==== Document text
ECOC celebrates its 50th anniversary
- The European Conference on Optical Communications (ECOC) is celebrating its 50th anniversary.
- The conference and exhibition will take place in Frankfurt, Germany, from September 22-26.
- Key themes at the show include satellite optical communication, artificial intelligence, networking for AI within the data centre, photonic integration, quantum and Green ICT.
ECOC will celebrate its 50th anniversary this month.
The event will include a special session highlighting the progress made in photonics over the last half century and will feature luminary speakers.
There will also be a celebratory event with food stalls from different countries.
“There will be an opportunity to mingle, and we also plan an exhibition to look back at what has been achieved combined with what directions we need to take for the future,” says Jörg-Peter Elbers, an ECOC General Chair this year.
“Photonics is now very important for digitalising different protocols,” adds Ronald Freund, another of the General Chairs. “It is not just telecommunications but also photonic networks for the industrial production of almost anything you can imagine.”
Conference themes
The use of photonics for communications has become so diverse that no one theme captures the show. Rather, the General Chairs highlight several themes at this year’s event.
“There are hot topics that we have tried to cover, while also recognising that we have a broad audience,” says Elbers. The audience ranges from communications service providers to component makers and chip foundry operators.
“One topic is satellite network integration in the optical domain,” says Professor Carmen Mas Machuca, the third ECOC General Chair. “Satellite networks using all this optical technology is one of the new topics.”
There is ongoing research work to combine terrestrial and space networks to address capacity gaps and bolster networking resiliency. Satellite can take over for any failures in the terrestrial core network. Satellite networks also offer latency benefits which can benefit niche applications like high-frequency trading.
Combining satellite and terrestrial networks represents a tremendous opportunity but has it challenges, says Elbers. An optical satellite symposium will be hosted at ECOC.
Another topic is sensing that will be addressed in multiple sessions. Examples include using optical fibre network for sensing, to wearables such as brain-computer interfaces (see Conference keynotes, next section).
Freund highlights other networking symposia addressing the data centre, and Green ICT. “How photonics can contribute to reach net zero targets,” says Freund.
“We wanted to highlight the breadth of the topic, how many different problems we can solve with optical technologies,” says Elbers."
Conference keynotes
ECOC will feature four keynote speakers.
This year, the topics are AI interconnect requirements in the data centre, optical networking, past and future, for telecom, silicon photonics, and using photonics for computation.
- Andy Bechtolsheim, co-founder and Chief Architect at Arista Networks, will address whether interconnects can keep up with the demands of AI. Bechtolsheim will outline ways to improve the power, cost, and reliability of optics for interconnects needed for AI, the boundaries between copper and optics, and packaging innovations.
========
==== Given data
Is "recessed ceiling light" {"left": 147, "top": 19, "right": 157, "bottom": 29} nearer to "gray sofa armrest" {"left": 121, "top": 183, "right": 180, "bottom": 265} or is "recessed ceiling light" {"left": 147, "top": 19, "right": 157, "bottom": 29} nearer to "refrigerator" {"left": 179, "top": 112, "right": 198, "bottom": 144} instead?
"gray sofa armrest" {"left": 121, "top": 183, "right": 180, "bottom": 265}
========
• **Task list**:
(A) Answer these from the article on ECOC's 50th anniversary:
(i) In which city and on what dates will the conference take place?
(ii) How many keynote speakers will ECOC feature?
(iii) Who is the third ECOC General Chair?
(B) Based on the article on ECOC's 50th anniversary, does each statement agree with it? Answer yes or no, and quote the words that settle it.
(i) The celebration will include food stalls from different countries.
(ii) ECOC has two General Chairs this year.
(iii) Andy Bechtolsheim helped found Arista Networks.
(C) Extend the article on ECOC's 50th anniversary, picking up right after its last paragraph.
The lines have nothing to do with what follows.

• **Answers for this exercise**:
(A)
(i) Frankfurt, Germany, from September 22-26.
(ii) Four.
(iii) Professor Carmen Mas Machuca.

(B)
(i) Yes: "There will also be a celebratory event with food stalls from different countries."
(ii) No: "says Professor Carmen Mas Machuca, the third ECOC General Chair."
(iii) Yes: "Andy Bechtolsheim, co-founder and Chief Architect at Arista Networks"

(C)
- Thomas van Briel is the Senior Vice President of Architecture and Strategy at the communications service provider Deutsche Telekom. His will address the evolution of IP and optical networks and the technologies that have driven and will drive optical networking.
- Roel Baets is an Emeritus Professor at Ghent University and former Group Leader at imec. His talk is on ‘Silicon Photonics 4.0’. If the title puzzles you, then it is well chosen, quips Professor Baets. "What I mean is that it will be important for silicon photonics to make use of smart and agile manufacturing, a notion associated with Industry 4.0," says Baets. "Silicon photonics can be expected to be an enabling technology for Industry 4.0 since it can enable more performant AI, sensors for IoT, and more."
- The final speaker is Joyce Poon, Head of Photonics Architecture at Lightmatter. She will address future computing examples involving integrated photonics. Lightmatter believes the most significant opportunities and challenges in computing lie at the extremes in size and scale: large data centres and personal devices. Poon will detail how advanced integrated photonics can transform computing, from making large-scale AI systems more efficient to enabling wearables and human brain-computer interfaces.
Rump Session
This year’s Rump Session is titled: Quantum Technologies: Research hype or on track to commercial success?
The Rump Session will look at the funding Quantum players are attracting and address what financial return, if any, has been achieved. The topics to be tackled include quantum secure communications and quantum computing.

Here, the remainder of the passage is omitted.